40 yılın hatrını neden kahveye yüklediklerini düşündünüz mü? “Çok özlemiştir canım o yüzden buluşmak için söylüyorlardır o tür sözleri”diyebilirsiniz. Ta ki kahvenin içindeki o acı tadı alana kadar. Bu acı tat sadece kahve çekirdeklerinden geliyor olamaz. Sonuçta hayatta acı olan birçok şey vardır. Sevinçli anılar bile acı gelebilir o masum görünen maskelerin ardındaki yüzleri gördüğümüz anda. Pişman oluruz ama iş işten geçmiştir. Nede olsa elimizden alınan bi 40 yılımız vardır. 

Koskoca 40 yıl… 

Onlarca yıl içerisinde neler yapabilirdiniz bir düşünsenize. Birde o yapacağınız şeyleri engelleyen saçma sapan durumları düşünün. Ne kadar kötü değil mi? Daha çok düşündükçe kendinizi olduğunuzdan eksik gösterir bu durum. Nede olsa elinizdeki fırsatları kör eden arkadaşlıklar dostluklar aşklar yaşadınız. Sonra bu 40 yılın sonunda belki yorgunluk kahvesi içmek istediniz ama kahvenin yorgunluğunuzu atmadığını bilince içindeki acımsı tada takılarak “bu ne acı kahve be” dediniz. Oysa acı olan kahve değil sizin farkında olmadan yitirdiklerinizdi. Yinede bunu kendinize yediremediniz ve kahve çekirdeklerine söylendiniz.
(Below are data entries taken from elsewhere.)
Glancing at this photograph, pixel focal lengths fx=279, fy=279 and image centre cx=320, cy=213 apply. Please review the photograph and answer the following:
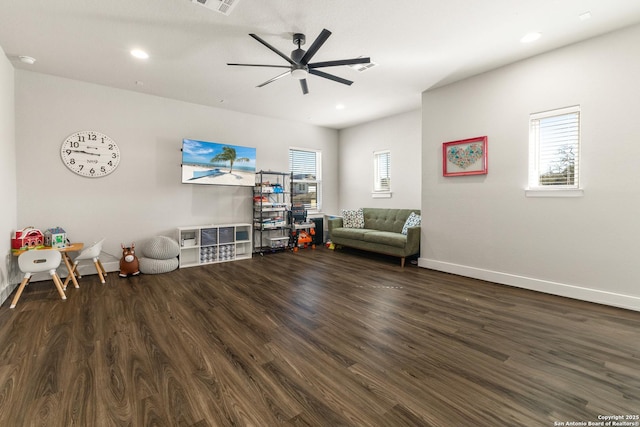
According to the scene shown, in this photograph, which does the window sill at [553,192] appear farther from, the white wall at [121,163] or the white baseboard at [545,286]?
the white wall at [121,163]

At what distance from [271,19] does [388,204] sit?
14.4ft

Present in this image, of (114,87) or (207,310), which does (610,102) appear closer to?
(207,310)

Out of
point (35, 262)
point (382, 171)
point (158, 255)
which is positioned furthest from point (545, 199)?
point (35, 262)

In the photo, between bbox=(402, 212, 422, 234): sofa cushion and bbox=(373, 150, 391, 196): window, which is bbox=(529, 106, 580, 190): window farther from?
bbox=(373, 150, 391, 196): window

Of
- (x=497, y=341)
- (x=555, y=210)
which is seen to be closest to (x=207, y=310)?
(x=497, y=341)

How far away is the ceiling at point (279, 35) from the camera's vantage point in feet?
8.59

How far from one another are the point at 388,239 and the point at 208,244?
3252mm

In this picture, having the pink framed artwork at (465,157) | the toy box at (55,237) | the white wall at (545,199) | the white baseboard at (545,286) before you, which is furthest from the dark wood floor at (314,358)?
the pink framed artwork at (465,157)

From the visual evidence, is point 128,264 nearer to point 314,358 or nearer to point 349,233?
point 314,358

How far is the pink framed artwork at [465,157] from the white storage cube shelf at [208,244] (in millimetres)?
3812

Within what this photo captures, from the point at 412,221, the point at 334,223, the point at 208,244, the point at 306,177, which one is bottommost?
the point at 208,244

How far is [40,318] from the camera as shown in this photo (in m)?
2.74

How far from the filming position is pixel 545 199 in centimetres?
349

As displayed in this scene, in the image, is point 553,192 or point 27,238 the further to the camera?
point 27,238
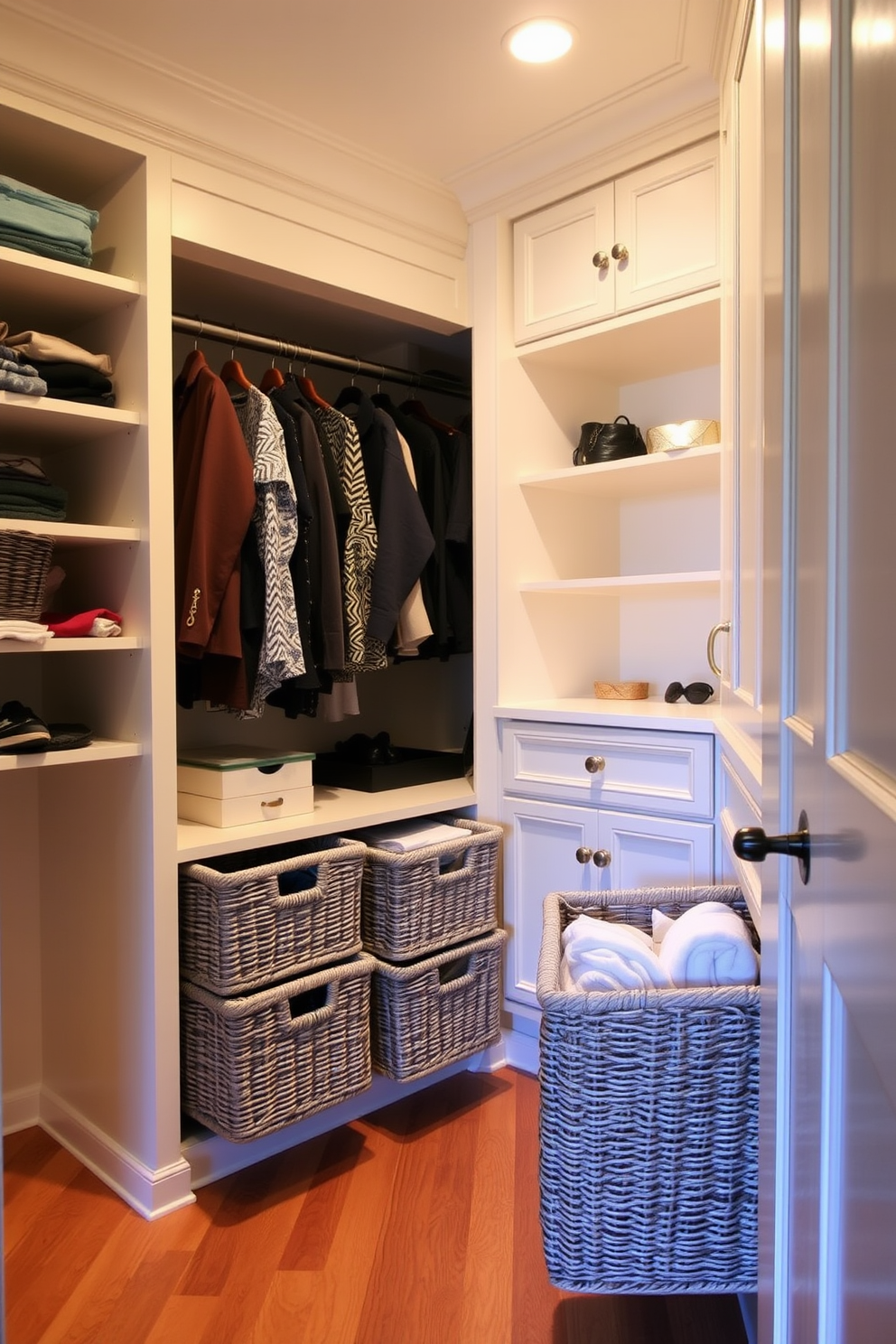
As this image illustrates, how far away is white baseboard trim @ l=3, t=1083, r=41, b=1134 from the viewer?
2346mm

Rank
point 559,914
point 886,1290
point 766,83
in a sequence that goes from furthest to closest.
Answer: point 559,914, point 766,83, point 886,1290

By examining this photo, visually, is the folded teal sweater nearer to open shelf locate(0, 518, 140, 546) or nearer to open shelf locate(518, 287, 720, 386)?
open shelf locate(0, 518, 140, 546)

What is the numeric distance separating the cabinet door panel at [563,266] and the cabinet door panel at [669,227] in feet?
0.16

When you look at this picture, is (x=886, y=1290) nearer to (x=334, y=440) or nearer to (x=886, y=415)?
(x=886, y=415)

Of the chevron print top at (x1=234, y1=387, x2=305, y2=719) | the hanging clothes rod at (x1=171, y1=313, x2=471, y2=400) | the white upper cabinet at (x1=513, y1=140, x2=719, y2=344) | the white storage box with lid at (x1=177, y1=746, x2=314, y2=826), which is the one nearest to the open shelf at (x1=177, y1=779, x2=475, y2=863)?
the white storage box with lid at (x1=177, y1=746, x2=314, y2=826)

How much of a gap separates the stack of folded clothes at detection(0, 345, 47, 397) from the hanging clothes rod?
1.37 ft

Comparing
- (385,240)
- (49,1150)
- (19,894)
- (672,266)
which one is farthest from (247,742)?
(672,266)

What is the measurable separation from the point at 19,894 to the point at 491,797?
4.10 ft

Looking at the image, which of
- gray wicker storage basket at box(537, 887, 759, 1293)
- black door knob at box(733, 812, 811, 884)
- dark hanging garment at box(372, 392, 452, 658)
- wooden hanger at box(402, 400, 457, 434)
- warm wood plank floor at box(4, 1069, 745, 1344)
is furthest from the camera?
wooden hanger at box(402, 400, 457, 434)

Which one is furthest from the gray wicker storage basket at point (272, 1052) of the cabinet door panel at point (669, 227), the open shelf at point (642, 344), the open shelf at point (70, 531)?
the cabinet door panel at point (669, 227)

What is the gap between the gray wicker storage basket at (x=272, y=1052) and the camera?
199 cm

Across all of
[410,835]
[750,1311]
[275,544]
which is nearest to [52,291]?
[275,544]

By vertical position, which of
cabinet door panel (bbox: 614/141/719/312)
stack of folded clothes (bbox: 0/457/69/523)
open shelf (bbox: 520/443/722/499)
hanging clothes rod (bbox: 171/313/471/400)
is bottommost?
stack of folded clothes (bbox: 0/457/69/523)

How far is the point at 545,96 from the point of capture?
7.02 ft
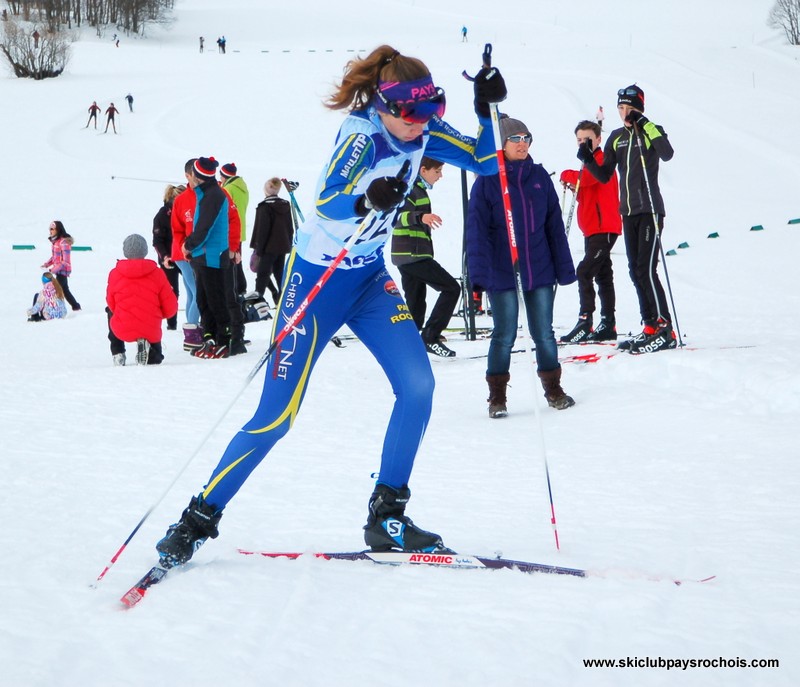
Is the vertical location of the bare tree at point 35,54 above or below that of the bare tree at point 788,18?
below

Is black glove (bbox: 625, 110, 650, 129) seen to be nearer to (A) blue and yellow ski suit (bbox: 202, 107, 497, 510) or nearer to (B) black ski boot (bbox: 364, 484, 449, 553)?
(A) blue and yellow ski suit (bbox: 202, 107, 497, 510)

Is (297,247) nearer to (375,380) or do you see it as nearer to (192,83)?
(375,380)

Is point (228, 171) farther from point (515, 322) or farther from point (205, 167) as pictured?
point (515, 322)

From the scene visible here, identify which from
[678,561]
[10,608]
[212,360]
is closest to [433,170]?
[212,360]

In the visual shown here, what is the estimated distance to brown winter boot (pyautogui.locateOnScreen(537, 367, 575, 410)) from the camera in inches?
242

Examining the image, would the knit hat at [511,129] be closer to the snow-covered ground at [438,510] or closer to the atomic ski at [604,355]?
the snow-covered ground at [438,510]

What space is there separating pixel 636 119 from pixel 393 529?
479cm

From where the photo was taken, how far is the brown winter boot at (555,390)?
615cm

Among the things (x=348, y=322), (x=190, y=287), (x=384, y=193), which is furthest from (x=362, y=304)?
(x=190, y=287)

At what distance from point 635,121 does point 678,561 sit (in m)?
4.65

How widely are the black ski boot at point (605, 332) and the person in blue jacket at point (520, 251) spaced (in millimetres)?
2148

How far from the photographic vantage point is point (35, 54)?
41625 mm

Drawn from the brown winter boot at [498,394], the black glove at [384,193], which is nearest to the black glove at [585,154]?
the brown winter boot at [498,394]

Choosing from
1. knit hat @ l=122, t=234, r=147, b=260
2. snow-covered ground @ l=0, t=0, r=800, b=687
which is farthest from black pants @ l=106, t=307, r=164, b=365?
knit hat @ l=122, t=234, r=147, b=260
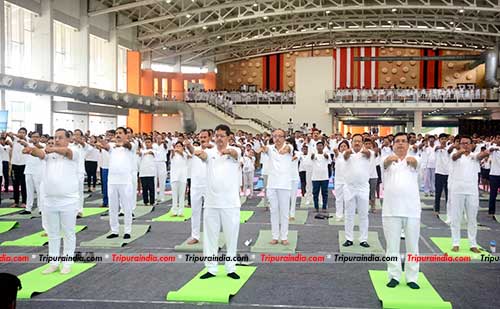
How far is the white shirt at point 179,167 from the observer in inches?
456

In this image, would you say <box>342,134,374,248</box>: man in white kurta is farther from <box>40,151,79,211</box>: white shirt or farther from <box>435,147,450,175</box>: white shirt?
<box>40,151,79,211</box>: white shirt

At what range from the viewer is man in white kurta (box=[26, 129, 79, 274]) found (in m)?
6.89

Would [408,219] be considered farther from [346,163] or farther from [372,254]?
[346,163]

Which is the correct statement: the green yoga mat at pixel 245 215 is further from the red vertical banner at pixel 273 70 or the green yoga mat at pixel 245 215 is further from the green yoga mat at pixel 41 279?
the red vertical banner at pixel 273 70

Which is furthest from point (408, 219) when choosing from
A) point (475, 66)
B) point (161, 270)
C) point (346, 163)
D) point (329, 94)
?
point (475, 66)

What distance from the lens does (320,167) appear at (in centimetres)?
1209

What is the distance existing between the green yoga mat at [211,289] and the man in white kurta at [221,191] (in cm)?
27

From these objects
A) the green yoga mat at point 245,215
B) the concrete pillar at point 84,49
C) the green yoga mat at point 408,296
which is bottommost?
the green yoga mat at point 408,296

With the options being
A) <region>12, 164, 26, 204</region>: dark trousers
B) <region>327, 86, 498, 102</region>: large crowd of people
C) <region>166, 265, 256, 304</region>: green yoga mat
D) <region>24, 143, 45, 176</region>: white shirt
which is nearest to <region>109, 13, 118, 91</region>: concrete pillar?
<region>327, 86, 498, 102</region>: large crowd of people

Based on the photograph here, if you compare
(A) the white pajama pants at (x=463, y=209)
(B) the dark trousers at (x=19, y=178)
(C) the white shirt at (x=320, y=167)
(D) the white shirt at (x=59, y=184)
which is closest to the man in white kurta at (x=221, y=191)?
(D) the white shirt at (x=59, y=184)

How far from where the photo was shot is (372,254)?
8.07 m

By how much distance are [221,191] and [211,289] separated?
1167 mm

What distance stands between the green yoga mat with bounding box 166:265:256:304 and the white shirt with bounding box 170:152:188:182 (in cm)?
483

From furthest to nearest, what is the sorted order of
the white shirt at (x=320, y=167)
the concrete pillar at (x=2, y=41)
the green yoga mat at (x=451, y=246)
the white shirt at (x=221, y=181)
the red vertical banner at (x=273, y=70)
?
the red vertical banner at (x=273, y=70)
the concrete pillar at (x=2, y=41)
the white shirt at (x=320, y=167)
the green yoga mat at (x=451, y=246)
the white shirt at (x=221, y=181)
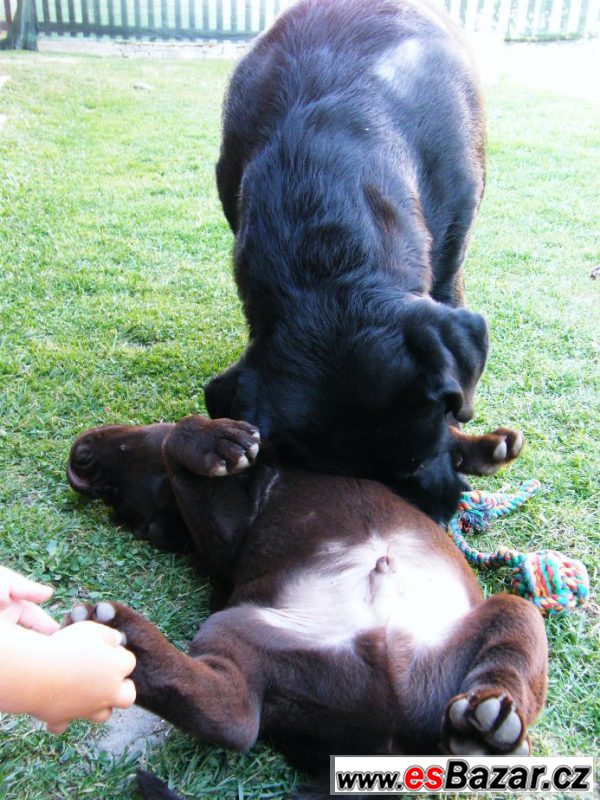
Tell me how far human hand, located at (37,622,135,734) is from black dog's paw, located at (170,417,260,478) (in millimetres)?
931

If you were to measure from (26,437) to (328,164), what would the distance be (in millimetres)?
1664

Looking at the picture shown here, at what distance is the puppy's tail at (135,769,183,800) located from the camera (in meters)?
1.96

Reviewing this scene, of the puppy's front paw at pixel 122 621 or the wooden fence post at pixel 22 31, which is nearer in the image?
the puppy's front paw at pixel 122 621

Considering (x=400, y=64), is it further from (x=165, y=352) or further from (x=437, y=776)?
(x=437, y=776)

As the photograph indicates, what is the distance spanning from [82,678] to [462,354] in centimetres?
155

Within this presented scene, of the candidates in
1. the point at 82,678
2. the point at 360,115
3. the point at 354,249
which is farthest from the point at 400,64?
the point at 82,678

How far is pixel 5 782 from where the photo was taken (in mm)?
2023

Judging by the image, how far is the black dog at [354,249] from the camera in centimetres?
269

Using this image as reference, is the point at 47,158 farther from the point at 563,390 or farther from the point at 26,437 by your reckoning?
the point at 563,390

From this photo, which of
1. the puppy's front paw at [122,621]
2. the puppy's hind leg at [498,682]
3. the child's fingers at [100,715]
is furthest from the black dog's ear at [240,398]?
the child's fingers at [100,715]

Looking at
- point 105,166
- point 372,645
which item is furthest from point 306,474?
point 105,166

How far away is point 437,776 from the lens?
2029mm

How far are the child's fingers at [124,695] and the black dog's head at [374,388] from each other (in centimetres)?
115

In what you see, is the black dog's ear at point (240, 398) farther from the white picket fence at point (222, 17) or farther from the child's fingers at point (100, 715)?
the white picket fence at point (222, 17)
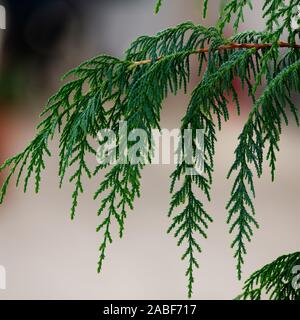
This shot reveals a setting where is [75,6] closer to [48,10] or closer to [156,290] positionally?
[48,10]

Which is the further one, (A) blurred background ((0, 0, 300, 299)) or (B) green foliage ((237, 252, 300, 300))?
(A) blurred background ((0, 0, 300, 299))

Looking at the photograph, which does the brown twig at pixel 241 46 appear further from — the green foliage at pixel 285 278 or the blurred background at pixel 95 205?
the blurred background at pixel 95 205

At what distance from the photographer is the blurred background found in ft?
11.7

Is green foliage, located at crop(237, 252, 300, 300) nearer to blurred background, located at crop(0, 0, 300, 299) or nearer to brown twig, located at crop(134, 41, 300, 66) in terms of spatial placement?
brown twig, located at crop(134, 41, 300, 66)

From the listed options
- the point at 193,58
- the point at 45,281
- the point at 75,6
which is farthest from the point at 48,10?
the point at 45,281

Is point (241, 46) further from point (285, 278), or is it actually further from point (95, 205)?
point (95, 205)

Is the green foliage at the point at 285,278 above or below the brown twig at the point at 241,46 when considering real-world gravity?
below

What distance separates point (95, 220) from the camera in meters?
3.84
Kim bilir 40 yıllık hatırı sayılan kahve çekirdekleri de   anlattıklarınızdan dolayı acılaşmıştır. Hatta acılar o çekirdeklerde olgunlaşmış ve kendine has bir acı tat almıştır. Kahveye kafa tutan bir başka acı tat. “Acı tat” kelimesindeki “tat” kelimesini bile yakacak  bir acı. Bu acı ise tatlısıyla beraber var olan  hayattır.